◆ WORK INSTRUCTION: Work through the listing below, copying each line that carries the word "chunk".

◆ SOURCE DATA:
- - -
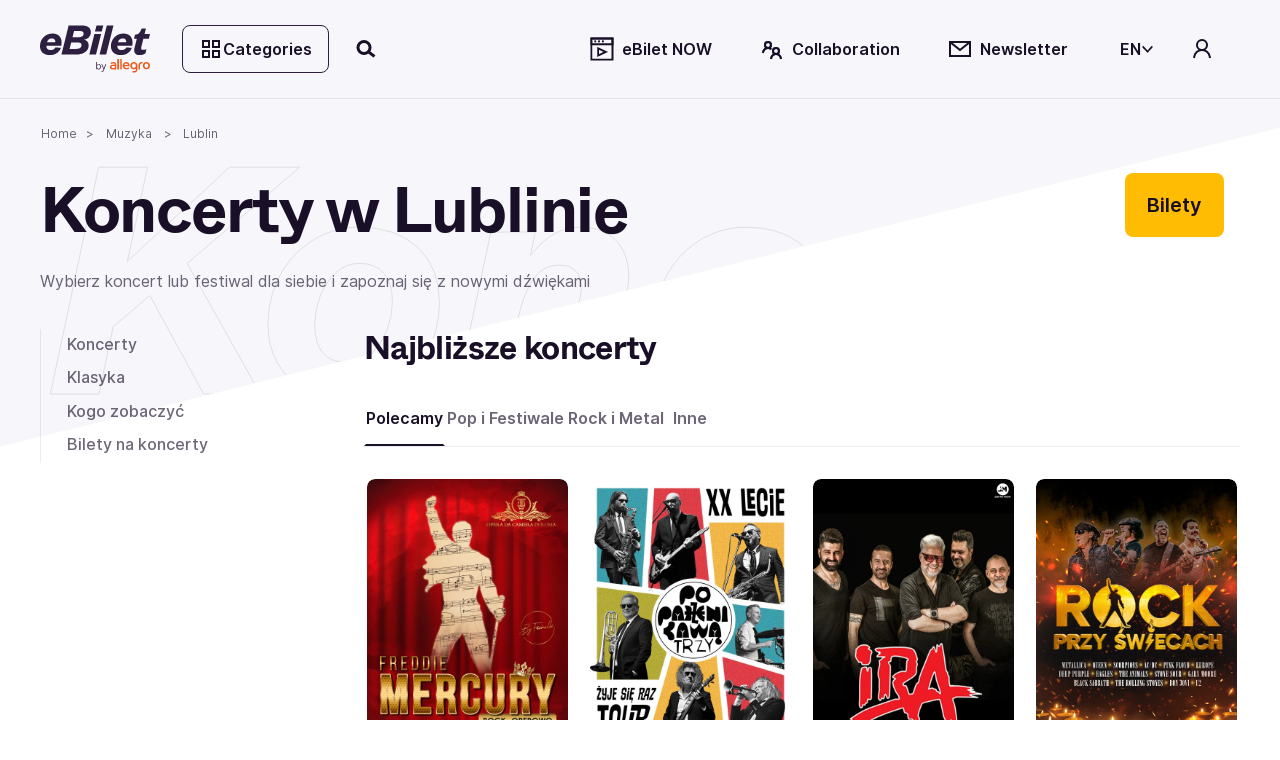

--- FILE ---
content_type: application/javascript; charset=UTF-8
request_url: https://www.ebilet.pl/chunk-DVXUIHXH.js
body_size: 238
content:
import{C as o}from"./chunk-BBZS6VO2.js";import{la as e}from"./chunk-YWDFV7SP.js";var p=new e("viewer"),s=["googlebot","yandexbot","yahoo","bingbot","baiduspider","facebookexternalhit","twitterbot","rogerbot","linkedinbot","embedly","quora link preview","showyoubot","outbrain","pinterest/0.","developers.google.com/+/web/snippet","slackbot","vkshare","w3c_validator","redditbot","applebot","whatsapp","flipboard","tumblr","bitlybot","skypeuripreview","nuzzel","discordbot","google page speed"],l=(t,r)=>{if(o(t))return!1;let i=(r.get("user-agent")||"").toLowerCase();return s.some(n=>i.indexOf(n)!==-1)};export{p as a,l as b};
- - -
◆ RESPONSE BOX:
request_url: https://www.ebilet.pl/chunk-DVXUIHXH.js
import{C as o}from"./chunk-BBZS6VO2.js";import{la as e}from"./chunk-YWDFV7SP.js";var p=new e("viewer"),s=["googlebot","yandexbot","yahoo","bingbot","baiduspider","facebookexternalhit","twitterbot","rogerbot","linkedinbot","embedly","quora link preview","showyoubot","outbrain","pinterest/0.","developers.google.com/+/web/snippet","slackbot","vkshare","w3c_validator","redditbot","applebot","whatsapp","flipboard","tumblr","bitlybot","skypeuripreview","nuzzel","discordbot","google page speed"],l=(t,r)=>{if(o(t))return!1;let i=(r.get("user-agent")||"").toLowerCase();return s.some(n=>i.indexOf(n)!==-1)};export{p as a,l as b};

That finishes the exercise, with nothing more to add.